§ FRAGMENTO DE LECTURA

En estas líneas tomaremos esta última definición. Enfocaremos todo riesgo atribuible a factores políticos, económicos, institucionales, demográficos y de otro tipo que afecten negativamente la predictibilidad de los negocios en el país. Lo tóxico del riesgo se asocia a su efecto depresor de decisiones de inversión, consumo o comercio exterior. Lo demoledor de su efecto es que implica decisiones intertemporales que trascienden el corto plazo.

De nuestro país podemos sostener muchas cosas, y una de ellas es que no somos Suiza. Es decir, no somos nada parecido a una nación con escenarios predecibles. Y esta falta de predictibilidad no solo es un fenómeno macro, sino también micro. No es solo que el mandatario de turno podría no concluir con su mandato en el tiempo acordado, o que el Congreso o el Ejecutivo pueden cambiar las reglas de juego continua y poco transparentemente; o que hasta la misma Constitución Política del país resulte un tema de discusión cotidiana para casi cualquier personaje, con casi cualquier razonamiento o esbozo fallido de pensamiento; sino que hasta el mismo cumplimiento cotidiano de la ley (por funcionarios, policías, fiscales y jueces) resulta dudoso.

Algo que merece destacarse es que este nivel de riesgo refleja un continuo en el tiempo y modela parte del paisaje económico. Se refleja en la ilegalidad rampante (eso que los peruanos, en modo cándido o cómplice, llamamos “informalidad”). Se refleja en la corrupción burocrática (dado que cumplir o incumplir la ley es algo arbitrario o discrecional). Y se refleja en el gradual estancamiento de la economía, dado que la inversión privada, la innovación empresarial y hasta la introducción de políticas económicas lúcidas se refrenan por la falta de predictibilidad institucional, en forma retroalimentada con la corrupción burocrática, la informalidad y el bajo nivel analítico de nuestra llamada clase política. Esto, desde la presidencia de la República hasta las discusiones públicas o mediáticas.

¿Y por qué razones la gente vuelve a enfocar el término riesgo-país? Simplemente porque su toxicidad económica nos va pasando la factura con mayor dureza cada día. Por más que abunden los titulares periodísticos y discursos burocráticos que nos machacan que todo está maravillosamente, lo cierto es que —si analizamos indicadores tendenciales— descubrimos cada mes que crecemos mucho menos (de ritmos anualizados del 8% al 3%), empleamos mucho menos (con ritmos de creación de puestos de trabajo ya negativos), invertimos mucho menos (con tasas de crecimiento anual de formación de capital en dólares constantes de -3%, 0%, -6% y -4%, en el lapso 2014-2017) y hasta consumimos menos.

§ INSTRUCCIONES DE TRABAJO
- 1) ¿Puedes repetir, del texto sobre el riesgo país, todo lo que va desde "En estas líneas" hasta "el corto plazo."?
- 2) ¿Podrías seguir con el texto sobre el riesgo país a partir de su última oración?

§ INFORMACIÓN PROPORCIONADA
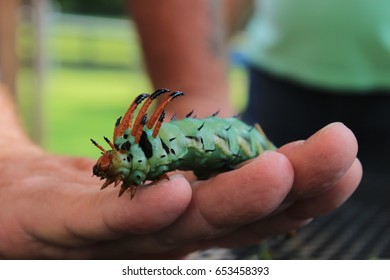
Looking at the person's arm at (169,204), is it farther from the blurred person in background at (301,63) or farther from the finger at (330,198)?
the blurred person in background at (301,63)

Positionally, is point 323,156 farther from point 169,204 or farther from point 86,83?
point 86,83

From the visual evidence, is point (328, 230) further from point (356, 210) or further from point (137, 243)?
point (137, 243)

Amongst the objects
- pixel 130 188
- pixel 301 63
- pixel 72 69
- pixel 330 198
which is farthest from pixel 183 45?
pixel 72 69

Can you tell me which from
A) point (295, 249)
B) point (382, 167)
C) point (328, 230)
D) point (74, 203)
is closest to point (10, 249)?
point (74, 203)

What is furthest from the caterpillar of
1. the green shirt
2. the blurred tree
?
the blurred tree

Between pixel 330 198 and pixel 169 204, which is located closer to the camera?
pixel 169 204

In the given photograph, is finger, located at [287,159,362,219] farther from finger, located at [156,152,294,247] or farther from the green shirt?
the green shirt

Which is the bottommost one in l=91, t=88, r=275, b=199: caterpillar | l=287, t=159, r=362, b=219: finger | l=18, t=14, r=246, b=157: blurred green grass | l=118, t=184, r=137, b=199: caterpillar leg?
l=18, t=14, r=246, b=157: blurred green grass
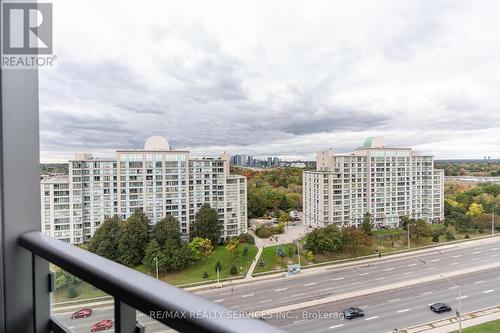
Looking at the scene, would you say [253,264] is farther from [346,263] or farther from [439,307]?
[439,307]

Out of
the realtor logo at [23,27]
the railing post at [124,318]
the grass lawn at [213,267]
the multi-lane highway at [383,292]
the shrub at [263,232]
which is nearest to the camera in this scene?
the railing post at [124,318]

§ RESPUESTAS DEL EJERCICIO
- 1)
En estas líneas tomaremos esta última definición. Enfocaremos todo riesgo atribuible a factores políticos, económicos, institucionales, demográficos y de otro tipo que afecten negativamente la predictibilidad de los negocios en el país. Lo tóxico del riesgo se asocia a su efecto depresor de decisiones de inversión, consumo o comercio exterior. Lo demoledor de su efecto es que implica decisiones intertemporales que trascienden el corto plazo.

- 2)
El riesgo-país peruano hoy acumula los efectos contractivos de los retrocesos humalistas en materia económica, la escandalosa caída de PPK, los sucesivos escándalos de corrupción burocrática y el cambio de rumbo hacia la izquierda de estos meses con Martín Vizcarra. Por eso ya es tóxico, y urge reaccionar.

El ambiente económico local (carente de reformas y repleto de nuevas medidas de intervencionismo estatal discrecional y demagógico) no ayuda. El optimismo puede ser algo muy deseable, cuando es fundado. Cuando no lo es, solo genera frustración. La búsqueda desesperada de popularidad desde el Ejecutivo, combinada con la desesperación demagógica del Legislativo, no solo retroalimentan el riesgo político per se; también alimentan riesgos de abierto retroceso económico vía medidas tan torpes como ampliar la burocracia congresal y no congresal, subsidiar agrupaciones políticas, e incrementar continuamente las regulaciones e impuestos. Todo esto, como llovido sobre mojado. Con niveles de riesgo-país cada vez más nocivos, cuyos efectos negativos descubriremos implacablemente pocos años después.

Aquí no hay caminito mágico e instantáneo. El camino de vuelta pasa por entender la toxicidad de lo andado. Y luego detener los ruidos, con recuperación de la predictibilidad institucional y estricto cumplimiento de la ley. Me refiero a cientos de miles de presos. Luego reformas de mercado y desmantelamiento de prácticas mercantilistas-socialistas. ¿No luce fácil? Pues sí. El progreso no es seguro ni inevitable.